Filipino, Yemeni beheaded for Saudi murders



33 other OFWs on death row

By Cynthia Balana
INQUIRER.net Agence France-Presse Inquirer
Posted date: June 13, 2007

RIYADH -- A Filipino and a Yemeni were beheaded by the sword in Saudi Arabia on Wednesday for separate murders, the interior ministry said, adding to a number of executions already more than double that of 2006.

The Department of Foreign Affairs (DFA) confirmed that Filipino Reynaldo Cortez, 41, was executed in Riyadh for stabbing to death a Pakistani driver.

In an interview, Foreign Undersecretary for Migrant Affairs Esteban Conejos said Philippine Ambassador to Saudi Arabia Antonio Villamor called up to confirm the execution of at 2 p.m. Manila time.

Citing DFA statistics, the Filipino migrant advocacy group Migrante said in a statement that 33 other overseas Filipino workers (OFWs), two of them women, are still on death row.

Yemeni Yassin bin Saleh Abdu Ahmed was decapitated in the southern Jizan region after using a pickaxe to kill and then rob a Saudi man, a statement from the Saudi ministry carried by SPA state news agency said.

The beheadings bring to 94 the number of executions announced by the Saudi government so far this year.

In 2006 at least 37 people were executed, while 83 were put to death in 2005 and 35 the year before, according to Agence France-Presse tallies based on official statements.

Executions are usually carried out in public in Saudi Arabia, which applies a strict form of sharia, or Islamic law. Rape, murder, apostasy, armed robbery and drug trafficking can all carry the death penalty.

The death sentence on Cortez, who left behind a wife and six children in Guagua, Pampanga, was carried out after the victim’s family rejected with finality the offer of 100,000 Saudi rials as blood money and insisted his beheading.

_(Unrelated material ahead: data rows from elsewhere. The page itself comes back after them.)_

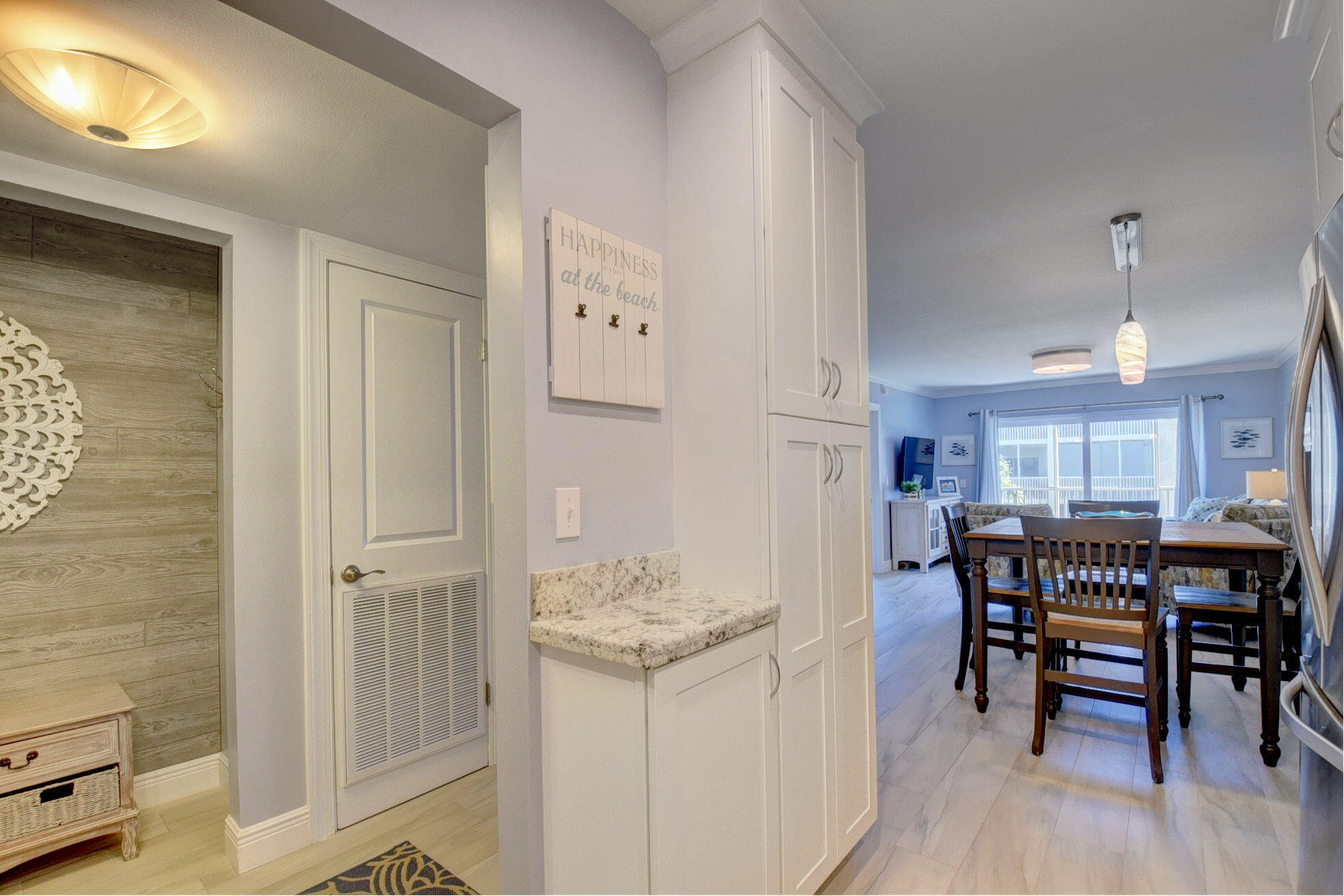 650 Snug Harbor Drive, Unit G307 Boynton Beach, FL 33435 - Photo 19 of 58 a view of a dining room with furniture and chandelier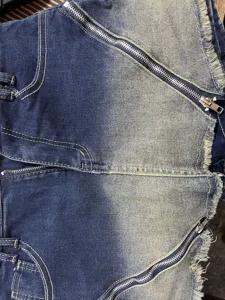 Denim skirt detail featuring gradient wash, diagonal zippers, frayed hem and contrast stitching.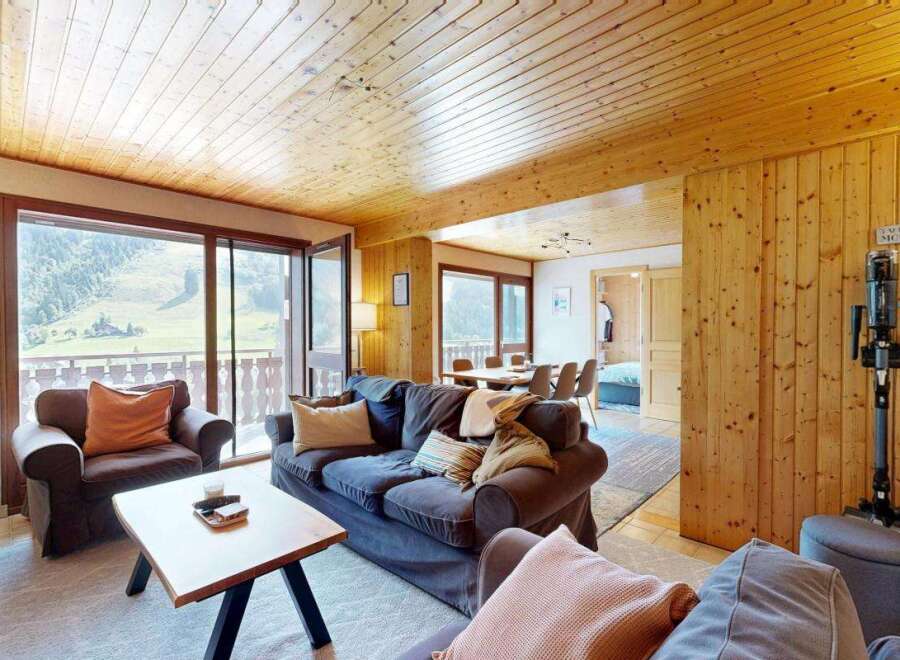Experience breathtaking mountain views from this charming living room, featuring a cozy sofa and armchair perfect for relaxing after a day of adventure.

"In court hearings, Cortez said he was trying to defend himself from possible sexual assault and that was what the Philippine embassy insisted during the negotiations for blood money," Conejos said.

Cortez, a welder at the Al-Allah Car Workshop in Riyadh’s Sinaya District, said the Pakistani had tried to rape him. Earlier reports said Saudi Arabian police shot Cortez twice in the left foot even after he surrendered.

In December 2003, Judge Mohammad Abdul Aziz Al-Sheikh and two other judges of the Riyadh Grand Court found Cortez guilty of the charge of murder and frustrated murder, and sentenced him to 15 years imprisonment and 1,000 lashes.

Cortez' lawyers immediately filed an appeal in the Riyadh Appellate Court. On November 27, 2004, the court, on hearing his claim that he had killed the taxi driver in an act of self-defense, reduced his jail sentence to 10 years.

But a Riyadh high court sentenced Cortez to death on May 30, 2005.

Conejos said the embassy negotiated with the family of the victim twice--first in October 2005 and the other in January 2006. Both efforts failed.

He said that the embassy then turned to the victim's brother who is also working in Riyadh for consideration, but the brother ignored the offer.

Conejos said the embassy then hired a Pakistani professional negotiator to convince the family of the victims but to no avail.

Migrante noted that the beheading of Cortez happened during Migrants Month, declared by the Philippine government.

The statement said that, “weeks before his death, Rey sent Migrante International chairperson Connie Bragas-Regalado text messages saying that unless the Philippine government acted on his case, he will surely be executed.”

“Kapag di talaga inasikaso ng ating gobyerno ang kaso ko, talagang mapuputulan ako ng ulo. Kasi ayaw talaga ako patawarin ng pamily [If the Philippine government doesn’t take action regarding my case, I will really be beheaded because the family does not want to forgive me],” the text message Cortez sent to Regalado on May 10 said.

Migrante said Cortez was the fifth OFW executed abroad under the Arroyo administration.

In March 2005, Sergio Aldana, Antonio Alvesa, Wilfredo Bautista and Miguel Fernandez were also beheaded in Saudi Arabia.

Migrante International said other OFWs still on death row in Saudi Arabia include Rodelio Lanuza, Idan Tejano, Marjana Andal Sakilan. Marilou Ranario is on death row in Kuwait.

Conejos said he had instructed the embassy to work for the return of Cortez' remains to the Philippines.